But Susan Gray, of the Parc road safety campaign group, said “often the ban gets expunged once the disqualification period is over if they haven’t managed to match the licence holder. It disappears and it’s not on your record. Effectively it never existed”.
Many bans are for six months, and “a lot of the six-months’ disqualifications will be finished before gardaí even know they were disqualified”, she said.
Mr Canney provided the figures in a parliamentary reply to Fine Gael TD Emer Currie.
The Dublin West TD said “the gaps in the system must be addressed so that accurate information is available to insurance companies and the gardaí to keep disqualified drivers off the road”.
She also said: “We’ve seen a big jump in the number of uninsured vehicles being seized since the new Irish Motor Insurance Database (IMID) and Garda mobility app were introduced last year.

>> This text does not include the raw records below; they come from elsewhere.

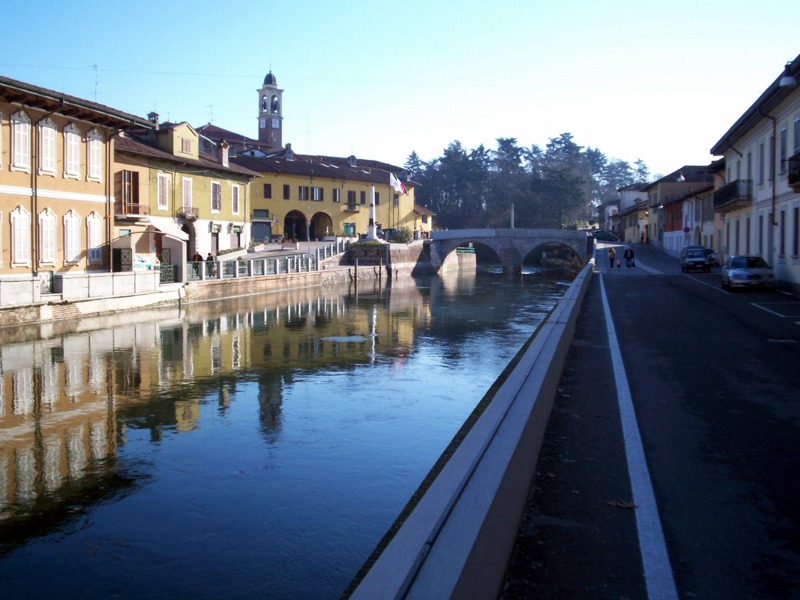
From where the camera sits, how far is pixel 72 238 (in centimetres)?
3041

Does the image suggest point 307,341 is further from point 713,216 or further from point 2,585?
point 713,216

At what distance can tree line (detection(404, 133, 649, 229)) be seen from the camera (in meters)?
104

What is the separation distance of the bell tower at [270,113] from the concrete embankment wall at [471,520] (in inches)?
3543

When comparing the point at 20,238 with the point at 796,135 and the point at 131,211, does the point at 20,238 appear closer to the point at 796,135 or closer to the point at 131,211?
the point at 131,211

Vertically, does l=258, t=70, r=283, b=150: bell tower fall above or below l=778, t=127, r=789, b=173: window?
above

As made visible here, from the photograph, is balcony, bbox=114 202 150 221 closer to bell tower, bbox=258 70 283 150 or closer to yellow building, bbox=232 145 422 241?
yellow building, bbox=232 145 422 241

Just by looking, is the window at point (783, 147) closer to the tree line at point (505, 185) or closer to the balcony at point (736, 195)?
the balcony at point (736, 195)

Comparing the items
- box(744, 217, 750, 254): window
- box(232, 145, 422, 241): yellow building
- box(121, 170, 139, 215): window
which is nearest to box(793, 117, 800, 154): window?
box(744, 217, 750, 254): window

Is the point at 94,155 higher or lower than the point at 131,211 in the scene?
higher

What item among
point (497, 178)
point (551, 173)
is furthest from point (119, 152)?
point (497, 178)

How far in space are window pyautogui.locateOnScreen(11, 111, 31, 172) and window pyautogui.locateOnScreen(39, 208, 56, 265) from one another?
1948 millimetres

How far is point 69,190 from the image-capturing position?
30172 mm

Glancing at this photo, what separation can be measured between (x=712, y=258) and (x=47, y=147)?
3626 centimetres

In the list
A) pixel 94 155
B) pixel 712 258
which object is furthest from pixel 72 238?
pixel 712 258
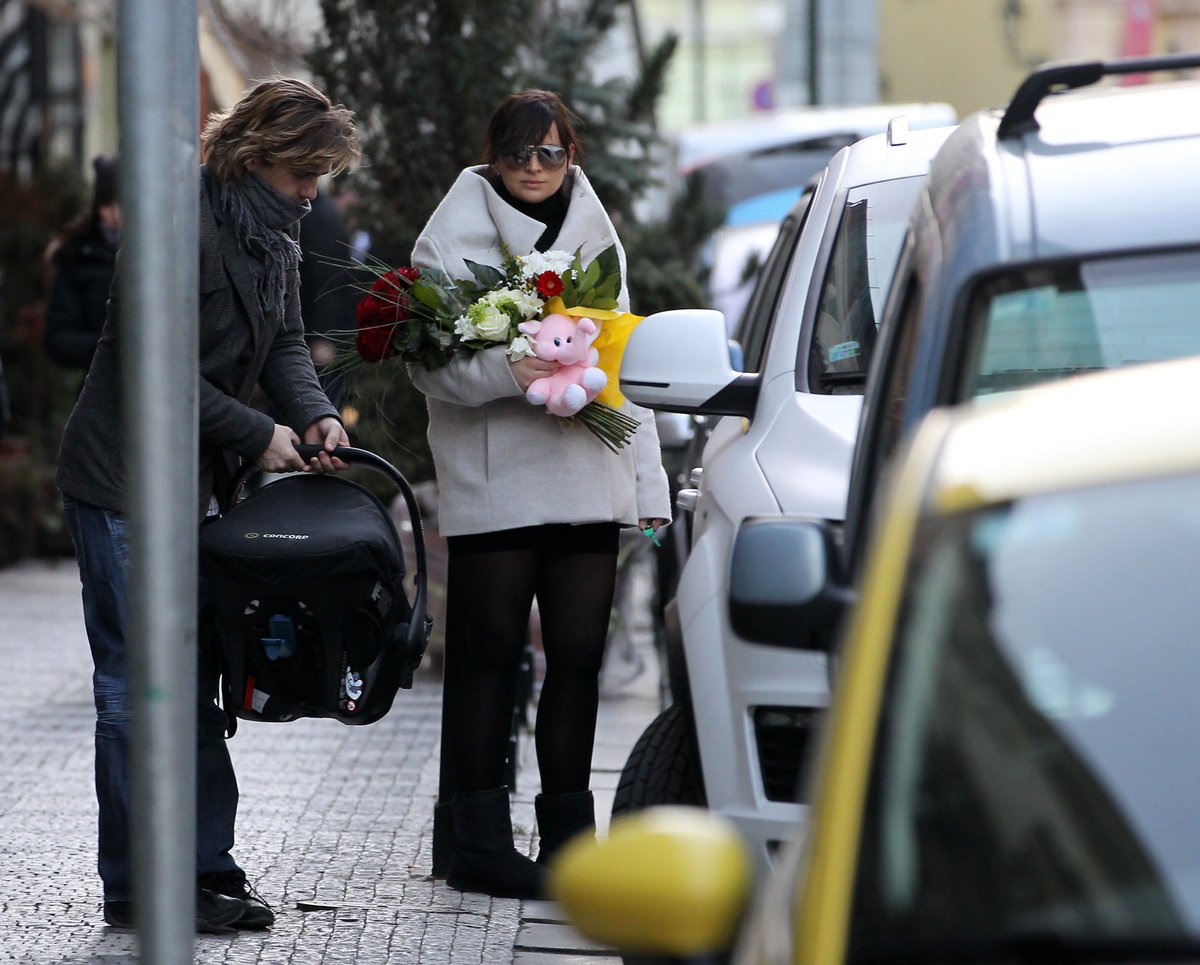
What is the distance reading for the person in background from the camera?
813 cm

We need a system that works here too.”
The high number of motorists failing to present their licences is a long-term problem but, in a bid to rectify it, new regulations were introduced at the end of March requiring insurance companies to obtain driver numbers before providing cover.
The rules aim to capture driver numbers of all motorists and involve linking three databases – from the department, Insurance Ireland and IMID. These have, however, yet to be integrated.
Campaigner Ms Gray said the new regulations marked “the start of a process. We welcome it, but it’s only a start and not a job done. We want to know when the insurance companies and gardaí will have instant, real-time access to the Driver File”.
Mr Canney said: “This matter is the responsibility of An Garda Síochána, the Department of Justice and the Courts Service, but my department will be supportive of any measures [to] address the issue as it will improve our subsequent ability to match court orders to driver records.”
The Courts Service has, however, consistently said “a court registrar or any other member of staff can only record licence/permit details where the relevant documentation is produced to the court”.
Ms Gray, who has campaigned on road safety for more than two decades, said the Minister might say it was the responsibility of other agencies, but “we believe the Department of Transport and the RSA [Road Safety Authority] have a massive part to play in this. If they don’t get that information from the court they have to go through a whole process of trying to manually match it”.
She urged government departments, courts and agencies to “work together rather than blaming each other for the failure to secure a convicted motorist’s unique driver number in court. It’s in all their interests”.